### LIST OF TASKS
1. In the PyTorch forum thread, switch "complex tensors" to "half-precision tensors" and reproduce the text from "I haven’t looked" to "pytorch complex issues.".
2. Answer these questions from the PyTorch forum thread:
(a) What is the size of the output and target vector?
(b) What is the name of the final output variable?
(c) What library does the reply say the calculation doesn't switch over to for part of the work?

### SOURCE EXTRACT

Sorry about the mess. the output and the target is a vector of size 20 (corresponding to a 5*2 matix), where first 10 elements are the real part and remaning 10 elements are the imaginary part. Since before I am not sure whether Pytorch can do the auto-gradient ‘for free’, I. to some extent, write the process of calculating this frobenius norm ‘by hand’ (as shown in the code, really messy ), will this code work?

Actually I verified that the final output, which is `Final_M_norm_square`, is the value that I want (so the manipulation I did give the correct result as I want it to be - The frobenius norm square between two complex matrix), my concern is whether the gradients will be calculated precisely during the backpropagation, since instead of building the complex matrix from the real part and imaginary part and calculate the frobenius norm as you shown me in your script example, I just directly calculate it from the real part and imaginary part, respectively.

Again, thank you very much for taking time and look at my question Hello Yuchen!

I haven’t looked at your code in detail.

But from what you say, my understanding is that:

1. You are not using any complex tensors, so you don’t have
to worry about any pytorch complex issues.

2. Your calculation only uses pytorch tensor operations (i.e.,
you don’t switch over to something like numpy for part of
the calculation).

3. Your function gives you the correct “forward-pass” result.

Thank you very much! Really appreciate your help!

(Excerpts from a spatial dataset)
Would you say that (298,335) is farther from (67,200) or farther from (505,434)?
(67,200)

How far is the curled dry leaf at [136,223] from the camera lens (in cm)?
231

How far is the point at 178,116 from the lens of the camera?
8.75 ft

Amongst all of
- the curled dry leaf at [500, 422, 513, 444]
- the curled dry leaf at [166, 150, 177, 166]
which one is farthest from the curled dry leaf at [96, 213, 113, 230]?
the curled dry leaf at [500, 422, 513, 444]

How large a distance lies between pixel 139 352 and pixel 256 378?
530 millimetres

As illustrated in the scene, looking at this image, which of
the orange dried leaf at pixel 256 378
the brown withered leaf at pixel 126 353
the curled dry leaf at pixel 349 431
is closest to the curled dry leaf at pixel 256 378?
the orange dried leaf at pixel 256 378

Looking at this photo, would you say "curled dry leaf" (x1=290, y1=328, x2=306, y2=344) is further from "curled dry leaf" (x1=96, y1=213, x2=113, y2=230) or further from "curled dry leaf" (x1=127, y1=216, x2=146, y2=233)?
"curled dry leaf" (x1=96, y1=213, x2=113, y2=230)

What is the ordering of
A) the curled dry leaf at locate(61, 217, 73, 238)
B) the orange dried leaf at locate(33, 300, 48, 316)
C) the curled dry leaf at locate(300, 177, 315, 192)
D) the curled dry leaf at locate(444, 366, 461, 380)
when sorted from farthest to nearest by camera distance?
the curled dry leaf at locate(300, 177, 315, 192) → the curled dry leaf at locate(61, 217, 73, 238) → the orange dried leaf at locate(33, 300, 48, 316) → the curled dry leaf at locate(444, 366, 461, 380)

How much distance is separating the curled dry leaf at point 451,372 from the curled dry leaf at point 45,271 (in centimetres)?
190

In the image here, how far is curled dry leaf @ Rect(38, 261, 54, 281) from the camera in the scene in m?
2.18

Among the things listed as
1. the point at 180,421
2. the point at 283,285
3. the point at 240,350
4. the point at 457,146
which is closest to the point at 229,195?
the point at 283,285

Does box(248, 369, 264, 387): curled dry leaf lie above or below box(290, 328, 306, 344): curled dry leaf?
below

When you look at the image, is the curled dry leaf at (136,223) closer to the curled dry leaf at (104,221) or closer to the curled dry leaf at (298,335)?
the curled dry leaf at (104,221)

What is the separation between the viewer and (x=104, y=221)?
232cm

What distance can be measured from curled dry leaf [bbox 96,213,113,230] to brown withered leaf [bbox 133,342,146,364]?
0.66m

### ANSWER LIST
1.
I haven’t looked at your code in detail.

But from what you say, my understanding is that:

1. You are not using any half-precision tensors, so you don’t have
to worry about any pytorch complex issues.

2.
(a) 20
(b) `Final_M_norm_square`
(c) numpy